--- WHAT YOU SHOULD DO ---
Write the next part of the essay on anti-Semitism below, picking up after its last sentence.

--- READING TEXT ---
################

“Anti-Semitism is always a means rather than an end; it is a measure of the contradictions yet to be resolved. It is a mirror for the failings of individuals, social structures and State systems. Tell me what you accuse the Jews of—I’ll tell you what you’re guilty of.”
This passage from Vasily Grossman’s extraordinary novel Life and Fate, often quoted by Douglas Murray, may explain better than anything else how masses of people around the world, upon witnessing the most horrific slaughter of Jews since the Holocaust, could erupt to accuse not the Jews’ killers, but the raped, kidnapped and tortured victims. Understanding is admittedly cold comfort when you’re witnessing a level of depravity and hostility you wouldn’t have dreamed possible—some of it maybe carried out by people you once respected, even people you thought were friends. But cold comfort is something.
What do the October 7 celebrants accuse the Jews of? Killing babies. Terror. Wanton cruelty. Rape. All gruesome crimes, all of which Hamas perpetrated against Israeli Jews, and others, on October 7. And the protesters’ ultimate accusation—genocide—a goal Hamas inscribed in its founding charter, carried out to the best of its ability during its terror spree, and has vowed to finish. Indeed, tell me what you accuse the Jews of and I’ll tell you what you’re guilty of.
Yet we’re left wondering how this happens. How do people—seemingly intelligent people who are not monsters—read in their New York Times or Facebook feeds about families in Israel being slaughtered, and come out euphoric—certain that what happened was not a pogrom, but righteous vengeance visited on an evil people? What kind of degeneracy accounts for this?
The rot has always been there, among those offering the most sweeping vision of human progress. It was there in the Enlightenment philosophes, such as Spinoza who assigned Jews the role of enemy of reason. And in Karl Marx, son of the Enlightenment, who claimed “moneygrubbing” is the Jewish essence and invoked “the emancipation of society from Judaism.”

################

--- PROVIDED DATA ---
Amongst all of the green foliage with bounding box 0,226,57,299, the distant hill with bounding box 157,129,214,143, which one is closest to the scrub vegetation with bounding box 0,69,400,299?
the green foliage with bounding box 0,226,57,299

################

--- ANSWER TO THE PROBLEM ---
Generations of socialists inspired by Marx sang paeans to universalism and denounced those unduly focused, as Rosa Luxemburg put it, on “special Jewish suffering.” Socialists who raised concerns about modern-day antisemitism were said to be guilty of “philosemitism,” a right-wing deviation. Above all, the luminaries of the socialist movement condemned support to Zionism, which was deemed reactionary. Socialist revolution, they insisted, would solve “the Jewish Question.”
The failure of this dream has affected no people so tragically as the Jews. Oh, the revolution came all right, in Russia. Instead of liberating the Jews with the rest of humanity, 1917’s aftermath brought massive pogroms in Ukraine, carried out by troops both for and against the Bolsheviks. Still the idealists insisted that what was needed was more revolution, to finish the job of sweeping away capitalism. When Hitler came to power vowing to exterminate “Judeobolshevism”—to hold the Jewish people accountable for the revolutionary threat—the Communist movement was largely unconcerned. After Hitler, us, Stalin said. The best and bravest insisted that Jews should not flee to Palestine, but remain in Europe to fight for socialist revolution.
That revolution did not come, but Auschwitz did. In their own way, often with the best of intentions and their beautiful, blinkered dogmas, they helped make the genocide perpetrated against the Jews—an actual genocide—possible.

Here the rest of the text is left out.